SLC7A7 DEFICIENCY CAUSES RENAL DYSFUNCTION AND REDUCED ERYTHROPOIETIN COMPROMISING ERYTHROPOIESIS

Lysinuric Protein Intolerance (LPI) is an inborn metabolic disorder caused by mutations in SLC7A7, a cationic amino acid transporter leading to reduced plasma levels of cationic amino acids and urea cycle abnormalities. Clinical manifestations in patients are diverse, often involving severe hematological, immunological anomalies, and kidney failure. Our investigation demonstrates that Slc7a7 deficiency in mice causes iron overload, erythropoiesis dysfunction, and diminished erythrocyte size. We ruled out a direct intrinsic impact of Slc7a7 on erythroid or myeloid lineages using cell-lineage-specific mouse models, focusing on the systemic environment as the main player in the mice's phenotype.
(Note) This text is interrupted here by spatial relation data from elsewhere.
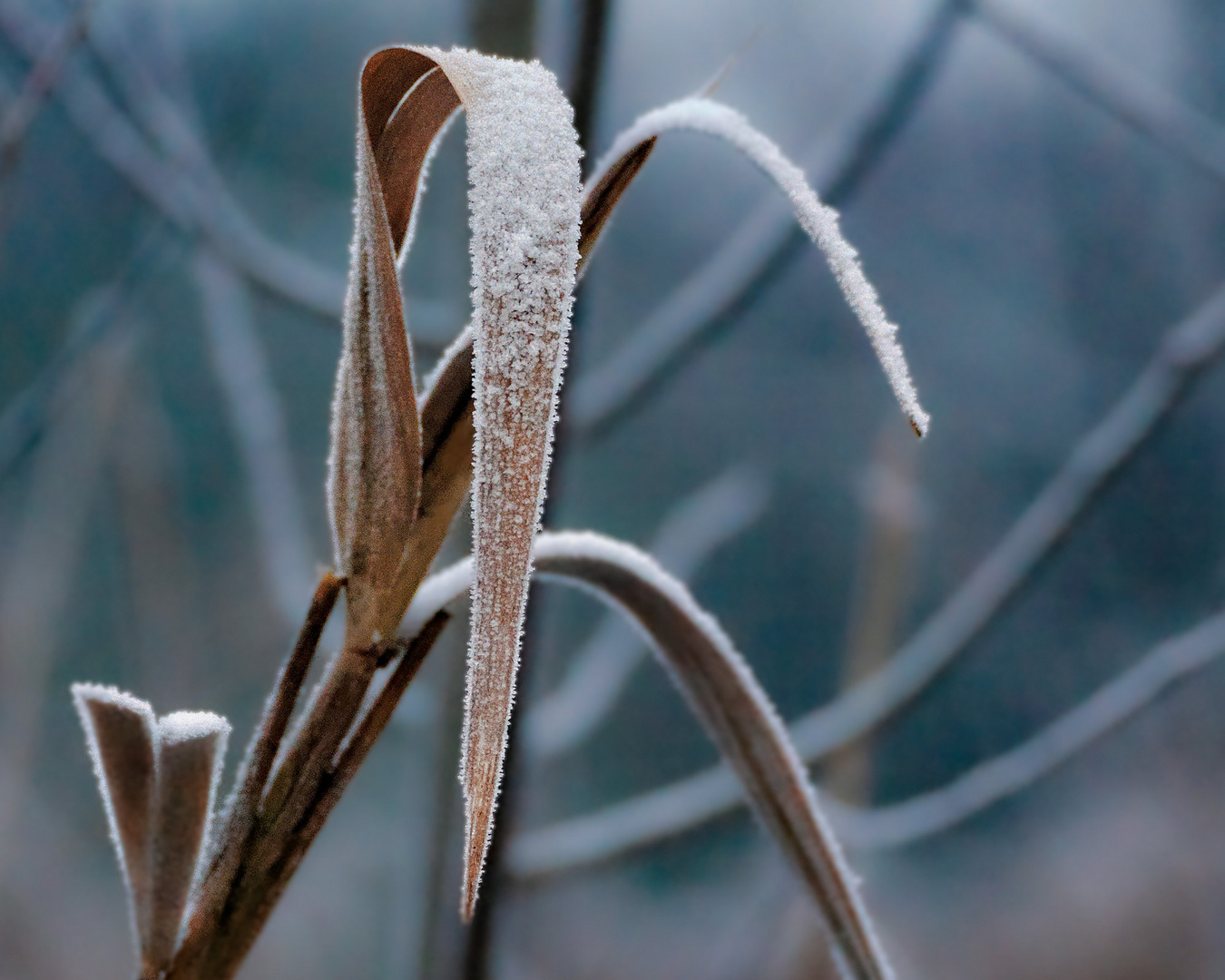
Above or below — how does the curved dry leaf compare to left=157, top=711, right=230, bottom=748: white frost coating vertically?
above

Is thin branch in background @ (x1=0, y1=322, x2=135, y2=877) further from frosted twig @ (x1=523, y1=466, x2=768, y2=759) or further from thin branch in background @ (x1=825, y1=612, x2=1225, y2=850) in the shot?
thin branch in background @ (x1=825, y1=612, x2=1225, y2=850)

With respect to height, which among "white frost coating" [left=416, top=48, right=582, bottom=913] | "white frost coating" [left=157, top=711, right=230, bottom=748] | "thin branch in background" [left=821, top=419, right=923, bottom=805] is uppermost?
"thin branch in background" [left=821, top=419, right=923, bottom=805]

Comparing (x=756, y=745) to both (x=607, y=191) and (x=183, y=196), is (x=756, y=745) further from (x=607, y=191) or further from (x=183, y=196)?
(x=183, y=196)

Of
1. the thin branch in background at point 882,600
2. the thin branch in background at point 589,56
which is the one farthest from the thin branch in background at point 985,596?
the thin branch in background at point 589,56

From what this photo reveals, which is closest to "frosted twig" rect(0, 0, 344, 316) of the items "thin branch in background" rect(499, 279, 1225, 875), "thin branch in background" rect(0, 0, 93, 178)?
"thin branch in background" rect(0, 0, 93, 178)

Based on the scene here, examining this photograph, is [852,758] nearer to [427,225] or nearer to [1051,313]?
[427,225]

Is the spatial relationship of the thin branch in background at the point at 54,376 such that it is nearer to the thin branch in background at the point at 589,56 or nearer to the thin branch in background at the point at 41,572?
the thin branch in background at the point at 41,572
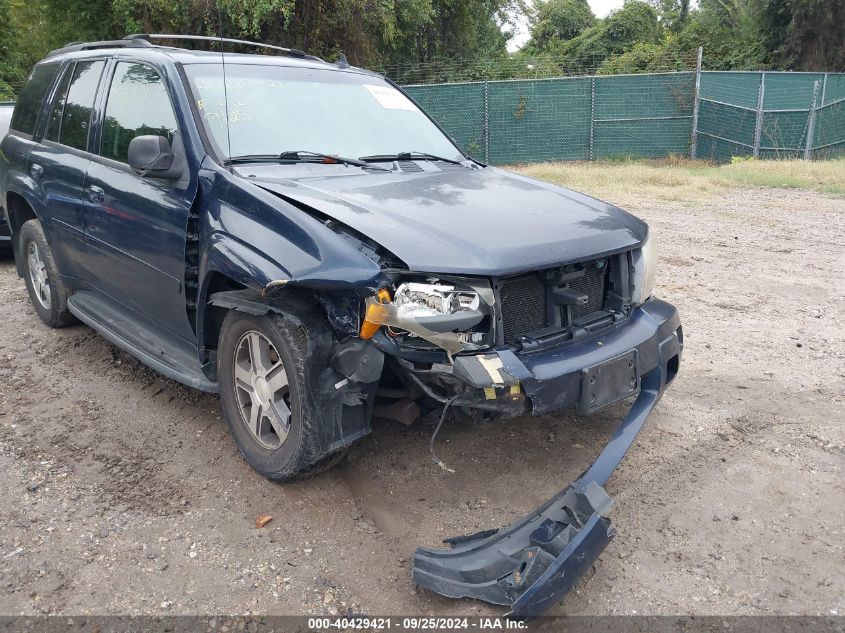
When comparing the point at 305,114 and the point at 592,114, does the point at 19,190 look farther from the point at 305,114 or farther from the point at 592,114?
the point at 592,114

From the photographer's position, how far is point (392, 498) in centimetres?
331

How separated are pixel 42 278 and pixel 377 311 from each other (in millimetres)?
3948

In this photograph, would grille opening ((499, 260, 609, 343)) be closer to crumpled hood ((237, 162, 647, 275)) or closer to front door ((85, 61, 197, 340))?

Regarding iron metabolism, we suggest that reduced plasma erythropoietin triggers a significant iron overload, as erythropoietin administration restores normal iron levels and mitigates hematological alterations. Notably, we observed kidney failure in LPI mice, mirroring the clinical scenario in LPI patients. Recovery experiments with citrulline treatment were able to restore kidney cortical mitochondrial respiration, prevent renal fibrosis, and recover EPO levels. Interestingly, human LPI is associated with hyperferritinemia but not iron overload, a trait that might be obscured by citrulline treatment. This study unveils a previously unrecognized role of EPO in the disease and suggests EPO as a promising therapeutic strategy for LPI patients.